第43話 【王妃と話し合い・3】
「それでリシアナ様、今のこちらの勢力はどれ程なんですか?」
「……」
グレンのその言葉に、リシアナはチラリとキャロルを見て、そしてグレンに視線を戻した。
「……もしかして、俺とキャロルだけですか?」
「ほ、他にも信用してる人は居るわよ? で、でも今のこの事態に巻き込めないというか……」
「まあ、確かにそうですけど……キャロルは俺が居なかったら、どうするつもりだったんだ?」
「そうにゃね。取り敢えずは、今まで王妃様側に付いてた人の所を回る予定だったにゃ。でも、戦力として見るには心もとない人達だから、グレン君が居て本当に良かったにゃ」
キャロルはグレンがタイミングよく戻って来てくれて、神は自分達を見捨ててないと感じたと続けて言った。
なんだかんだ壊れた人間だったグレンだが、グレンの力を良く知る者は個人の能力としてグレンを高く見ており、キャロルもまたその内の一人だ。
「……まあ、でもキャロルが居るなら情報はこいつに任せた方が良いですね。俺は、王妃様の護衛を務めますよ」
「ありがとうグレン君。キャロルちゃんも改めて、よろしくね」
「はいにゃ!」
リシアナの言葉に、キャロルが元気よく返事をするのを見ていたグレンは、二人に気付かれない様に〝眼〟の力を使い周囲を確認した。
「……リシアナ様。少し失礼しますね」
「えっ?」
グレンはそう言うと、リシアナの手をとり立たせて、自分の座っていた場所と入れ替わった。

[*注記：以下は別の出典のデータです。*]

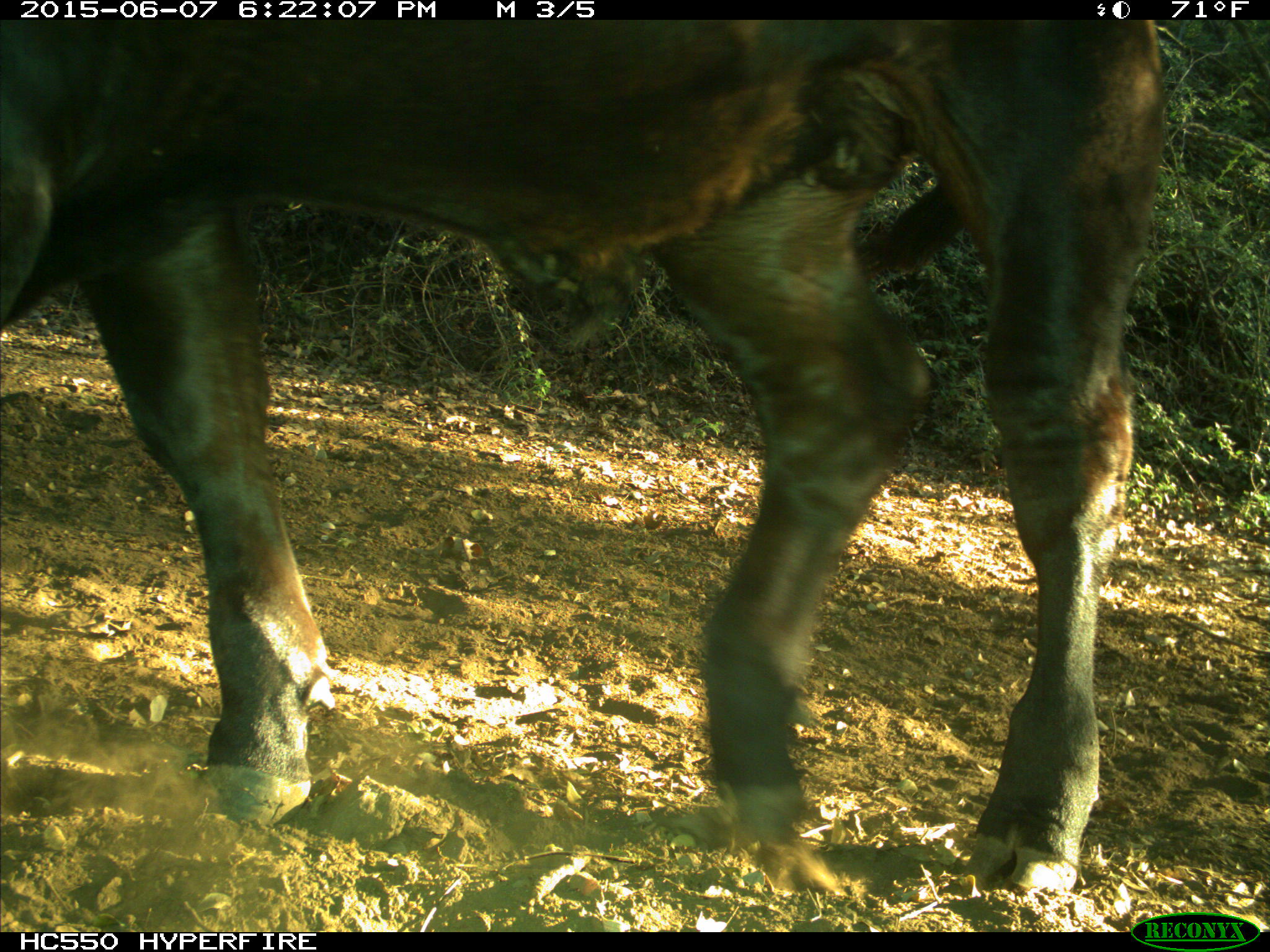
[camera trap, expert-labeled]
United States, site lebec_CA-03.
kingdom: Animalia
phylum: Chordata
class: Mammalia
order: Artiodactyla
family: Bovidae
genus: Bos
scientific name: Bos taurus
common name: domestic cow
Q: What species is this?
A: Bos taurus (domestic cow).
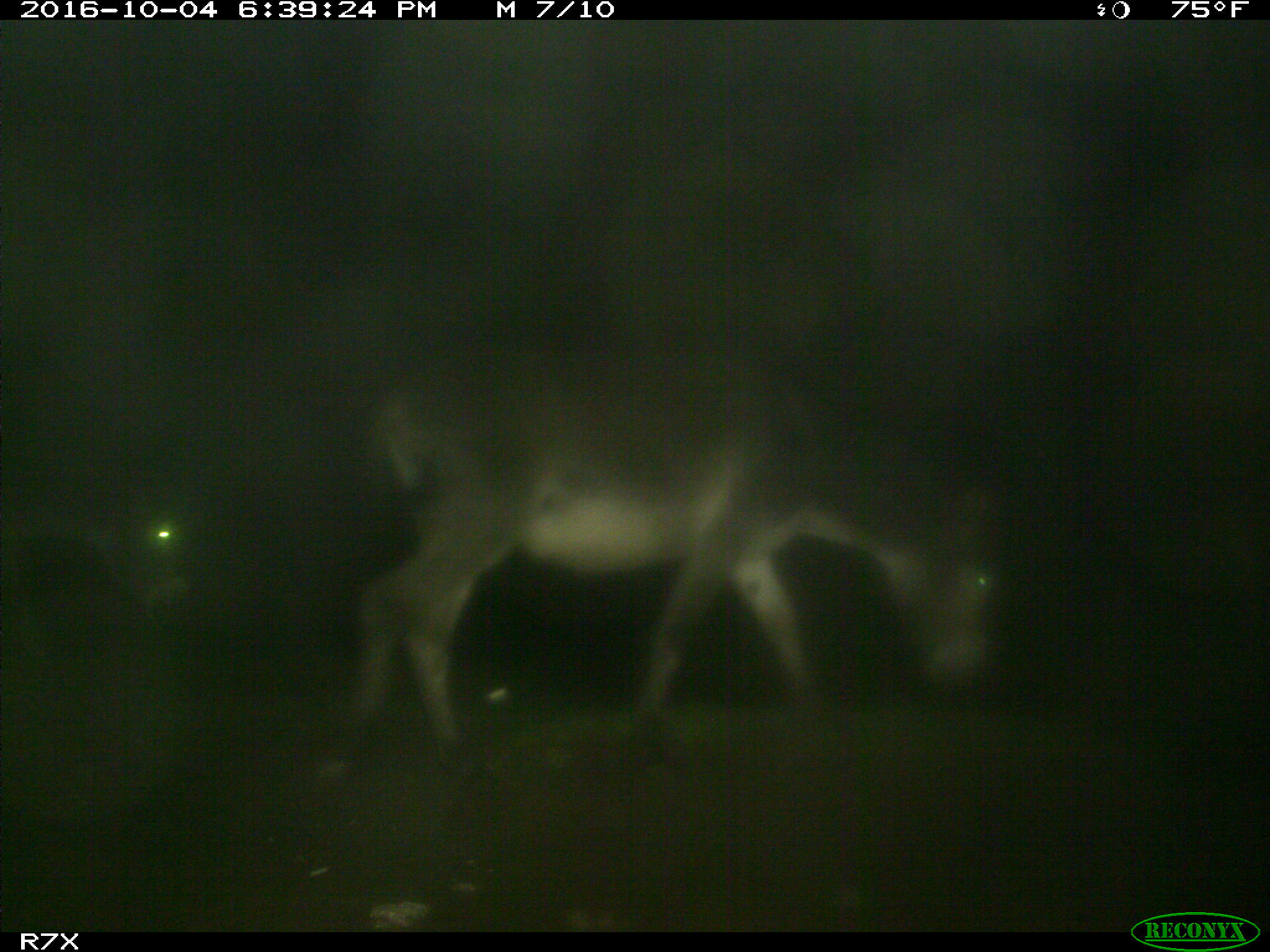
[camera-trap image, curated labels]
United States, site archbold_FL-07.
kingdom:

そして、グレンは真下に向かって〝土の槍〟を土魔法で生成して、行き成り突き刺した。
「グッ!」
リシアナが座っていたソファーの真下に土の槍が刺さると、その下から男の声が聞こえた。
グレンは槍で開いた穴に手を突っ込み、床に隠れていた男を引っ張り出した。
「リシアナ様、こいつが誰か知ってますか?」
「えっ?」
行き成りの出来事で思考が追い付いていないリシアナは、グレンの質問に直ぐに答える事が出来なかった。
しかし、よくその男を観察すると見覚えのある人間だと感じ、記憶の中から男の名前を思いだそうとした。
「ちょっと、待ってね。ここまで来てるの……」
リシアナはもう少しで、男の名前が出てきそうだと言って、ウンウンと考え込んだ。
そんな様子を見ていたグレンは、次のフレイナの助言に「あっ」と言葉が出てしまった。
(グレン。さっき、感知眼使ったのに鑑定眼は使わないの?)
その助言を聞いたグレンは、直ぐに男に対して鑑定眼を使用した。
「リシアナ様、この男の名前ですが〝デルム・ルベスター〟という名前ですけど、知っていますか?」
「あっ! そうそう。そんな名前だったわ!」
鑑定眼で得た男の名前を言うと、リシアナはスッキリした様子でそう言葉を返した。
そしてこの男の正体だが、グレンは鑑定眼で確認していて既に知っているが、そのことは言わずにリシアナの言葉を待った。
「確か王国騎士団第一団長ドルム・ルべスターの長男だったかしら? あまり騎士団とは接点が無かったから、よく覚えてないけどパーティーの際に見た事があるわ」
リシアナは自分の記憶に残っているルベスター家の面子の事を、思い出しながらそう言った。
「でも、何でそのルベスター家の長男が床下に居たのにゃ?」
「ぐっ、怪しい奴等め!」
「いや、怪しい奴等ってお前の方がどうみても怪しいだろ、そんな恰好して床下に隠れてる何て、不審者も驚く程だぞ?」
デルムの格好は、闇に隠れる為か全身を黒のタイツの様な物を着ていて、更に顔も黒く塗っていた。
この状況下でどちらが怪しい奴かと言えば、誰がどう見てもデルムである。
「くっ! そもそも王妃様、何故この部屋にこんな奴等が居るんですか!」
そのデルムの言葉に、リシアナはグレン達と話していた優しい表情を消し、冷めた表情でデルムへと視線を向けた。
「私の身の潔白を晴らす為に、仲間集めをしてるだけよ? それに、貴方はどういう立場でそんな言葉遣いをしてるのかしら? ここに居る方達は、私の信頼のおける方達だから言葉に関して指摘はしてないけど、貴方に対して私は発言の許可すら出してないわよ?」
先程までの優しい女性という印象をガラリと変えたリシアナのその姿は、美しさは残るが冷たさも感じる王妃の姿だ。